As lawmakers return to the Kansas State Capitol this year, three seats won by Republicans are now in the hands of Democrats. That's after three suburban Republican women switched parties, saying they no longer felt at home in the GOP. Jim McLean of the Kansas News Service brings us the story.

(SOUNDBITE OF ARCHIVED RECORDING)

RON RYCKMAN: The House will come to order. Members will be at their seats. The first...

JIM MCLEAN, BYLINE: Stephanie Clayton started her fourth term in the Kansas House as a Democrat. She won re-election as a moderate Republican but had an abrupt change of heart about a month later.

STEPHANIE CLAYTON: It was Monday, December 10.

MCLEAN: That was the day Republican legislative leaders said they wanted to rewrite a school finance bill that Clayton and other moderate Republicans had fought side by side with Democrats to pass the previous session. It was a breaking point.

CLAYTON: I thought, I really can't do this anymore. I don't know what to do. And by the 19th, I had made my announcement.

MCLEAN: Clayton announced her switch the same day as state Senator Dinah Sykes, another former moderate Republican from the Kansas City suburbs. Sykes, like Clayton, says she felt like an outsider in the Republican caucus.

DINAH SYKES: You know, if you didn't vote lockstep and fall in line, you were penalized.
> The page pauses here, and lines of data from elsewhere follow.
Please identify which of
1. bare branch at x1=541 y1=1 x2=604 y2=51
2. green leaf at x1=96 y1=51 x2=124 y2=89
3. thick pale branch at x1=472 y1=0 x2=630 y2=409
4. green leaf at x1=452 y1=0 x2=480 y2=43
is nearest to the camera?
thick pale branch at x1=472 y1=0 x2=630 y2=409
MCLEAN: That's what happened to state Senator Barbara Bollier, another former moderate Republican from the same Kansas City suburbs. Kansas Senate President Susan Wagle, a Republican, says she had no choice but to strip Bollier of her committee leadership posts for endorsing Democrats.
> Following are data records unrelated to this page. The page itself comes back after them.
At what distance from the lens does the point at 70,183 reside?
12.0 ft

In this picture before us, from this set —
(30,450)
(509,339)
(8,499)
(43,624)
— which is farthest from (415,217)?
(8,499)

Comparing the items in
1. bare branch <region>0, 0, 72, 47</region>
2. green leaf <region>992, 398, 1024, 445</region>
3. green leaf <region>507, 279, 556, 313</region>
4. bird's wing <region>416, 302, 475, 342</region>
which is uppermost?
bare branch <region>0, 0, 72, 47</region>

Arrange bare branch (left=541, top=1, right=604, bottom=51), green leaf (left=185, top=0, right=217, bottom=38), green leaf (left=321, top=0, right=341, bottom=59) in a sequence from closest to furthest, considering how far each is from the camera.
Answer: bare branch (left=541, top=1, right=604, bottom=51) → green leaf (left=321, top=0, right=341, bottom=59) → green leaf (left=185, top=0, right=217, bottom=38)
SUSAN WAGLE: And that was the line. She endorsed against an incumbent Republican congressman in her district. And she also endorsed that day the Democrat for governor.

MCLEAN: As a Democrat, Bollier says she's approaching this year's legislative session with new enthusiasm.

BARBARA BOLLIER: For the first time ever, I don't have that pit in my stomach, that stress of knowing I don't agree with so many of the policies they're trying to bring forward.

MCLEAN: Like the others, Bollier reached a breaking point. Republican positions on issues ranging from LGBTQ rights to Medicaid expansion didn't align with hers. And she gave up trying to steer the party back to what she considered its traditional center.

BOLLIER: And I've spent nine years trying to do that, and I failed. And I'm not alone. Many people have been trying to do that, all my moderate Republican colleagues.

MCLEAN: The transition from red to blue in the Kansas City suburbs mirrors what's happening across the country, says University of Kansas political scientist Patrick Miller.

PATRICK MILLER: It's a trend that's - we've been seeing in suburbia growing for 20 years. And I think it's reached a flash point recently where it's very obvious on maps.

MCLEAN: Miller grew up in Virginia. And he says today's transformation is the reverse of what he saw happening in the South a generation ago when conservative Democrats morphed into Republicans.

MILLER: And I see this as very much the same phenomenon of people who, 20 or 30 years ago, could have been very comfortable in a Republican Party that was a lot more diverse ideologically but who, in a politics of 2018, they're going to be more comfortable and fit better with where the Democratic Party is today.

MCLEAN: The lawmakers have likely improved their re-election chances by switching parties, Miller says. And going from majority party outcasts to celebrated members of the minority could also increase their influence as lawmakers. Bollier, a retired physician, is now the ranking Democrat on the Health Committee, a slot that until recently was filled by former state senator, now-Governor Laura Kelly.

On the surface, Kansas House majority leader Dan Hawkins seems unconcerned by the defections. Here he is reacting to Clayton's.

DAN HAWKINS: Was she ever really voting with us as a Republican? I think if you look at her voting record, she's where she should be.

MCLEAN: But privately, the question nagging Hawkins and other top Republicans is this. Are these three parties switchers the exception, or are they the start of a trend that could make Democrats more competitive in a state that Republicans have reflexively put in the win column? For NPR News, I'm Jim McLean in Topeka.